◆ **EXTRACTO DEL DOCUMENTO**:
• • • • •
Respetuosísima con su hijo, nunca le debió preguntar nada, y más desde aquella respuesta de los 12 años en el Templo; Jesús tampoco le diría nada de su misión, aunque era un secreto callado entre los dos y los dos lo sabían, cada uno a su manera. Pero María discurría y esperaba.
Y un día empezó a sonar por toda Judea y Galilea el nombre del Jordán, con el de un profeta muy austero llamado Juan, que predicaba penitencia, bautizaba en las aguas del río entre 6 u 8 kilómetros cercano a su desembocadura en el Mar Muerto, y al cual acudían grupos y más grupos de hombres salidos de todos los rincones de Palestina. Hasta que vino un día la propuesta esperada:
-Madre, me voy yo también al Jordán. Quédate con alguna de tus hermanas, hasta que yo vuelva. Dame tu bendición, madre…
Un abrazo, un beso, un “Vuelve pronto, hijo mío”, con un sentido “Yahvé te bendiga”, y un seguir largo con la mirada a su Jesús que se alejaba con algunos paisanos por la llanura hacia el camino que bordeaba el río hasta Jericó, y de ahí a encontrar a Juan.
María siente la separación de su hijo, al que ella ha formado como hombre, y se va diciendo a sí misma:
-Le ha llegado la hora de la cual me hablaron el Ángel y Simeón, además de todo lo que vi y supe en la casa de Isabel. Yahvé lo guíe y me lo guarde.
Efectivamente, aquel Juan que María había visto nacer en casa de Isabel, y del que nos dijo Lucas: “Vivía en el desierto, hasta el tiempo de su manifestación en Israel”, ahora daba que hablar.
Ya crecidito, y antes de que murieran sus ancianos padres, ¿le contarían éstos, u oiría contar a la gente del lugar -cosa la más normal- lo que fue tan público en su nacimiento? Por eso, aunque no se conocieran los dos primos, Juan debió pensar muchas veces en Jesús, el hijo de su pariente María de Galilea. Esto explicaría mucho la conciencia que se formó de su propia misión, aparte de lo que Dios le inspirara. Desde muy joven había pasado su vida en el desierto, “vigorizándose su espíritu”.
• • • • •
◆ **EXTRACTO DE DATOS**:
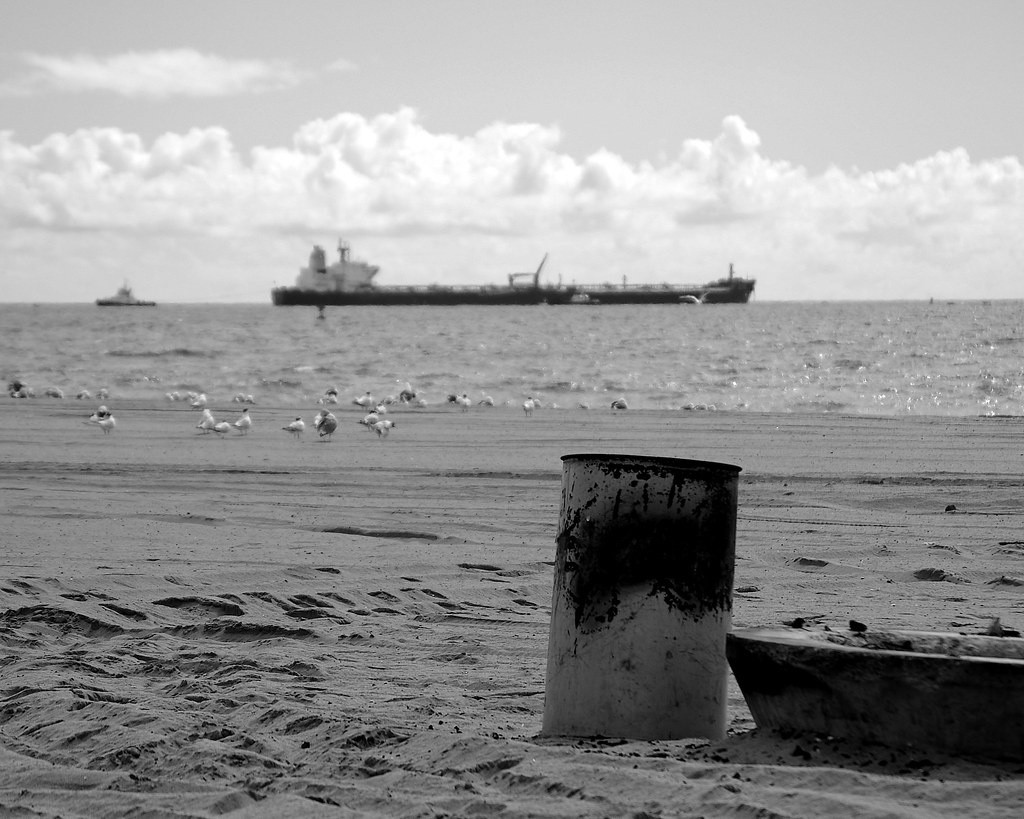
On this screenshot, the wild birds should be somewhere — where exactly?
• • • • •
◆ **LISTA DE TAREAS**:
[1] Reescribe de forma más breve el párrafo del extracto del documento que empieza con «Y un día empezó a sonar», conservando sus datos principales.
[2] Prosigue el relato sobre María, Jesús y Juan a partir de su última oración.
El material no interviene en nada de esto.

◆ **RESULTADOS EN ORDEN**:
[1] Un día, el nombre del Jordán empezó a oírse por Judea y Galilea junto con el de Juan, un profeta muy austero. Juan predicaba penitencia y bautizaba en el río, a unos 6 u 8 kilómetros de su desembocadura en el Mar Muerto. Hasta allí acudían grupos de hombres de todos los rincones de Palestina. Hasta que un día llegó la propuesta esperada.

[2]
¿De qué desierto habla Lucas? No era probablemente el llamado “desierto de Judá”, una franja de terreno de unos 80 kilómetros de larga por 30 de ancha, que descendía desde el sureste de Jerusalén bordeando todo el Mar Muerto hasta el Negeb, límite de la Palestina judía, y seguía después perdido por el reino Nabateo. No era un arenal, sino una estepa con casi nada de vegetación, paisaje muy austero, poblado de animales salvajes, y prácticamente inhabitable del todo.
Pero no era éste el escenario en que va a aparecer Juan, sino una zona cercana a la desembocadura del Jordán en el Mar Muerto. Allí estaba el monasterio de Qumran, sede central de aquellos monjes judíos, los esenios, normalmente de la estirpe sacerdotal como Zacarías, que renunciaban a casarse, algunos al menos temporalmente, y llevaban una vida dura, austera. Es posible que Juan hubiese convivido con ellos algún tiempo, aunque parece que era más bien un asceta solitario, que vivía por la misma comarca.
Coincide todo esto con lo que le dijo el ángel a Zacarías al anunciarle en el Templo la misión de su hijo:
-El niño será grande a los ojos del Señor, no beberá vino ni licor.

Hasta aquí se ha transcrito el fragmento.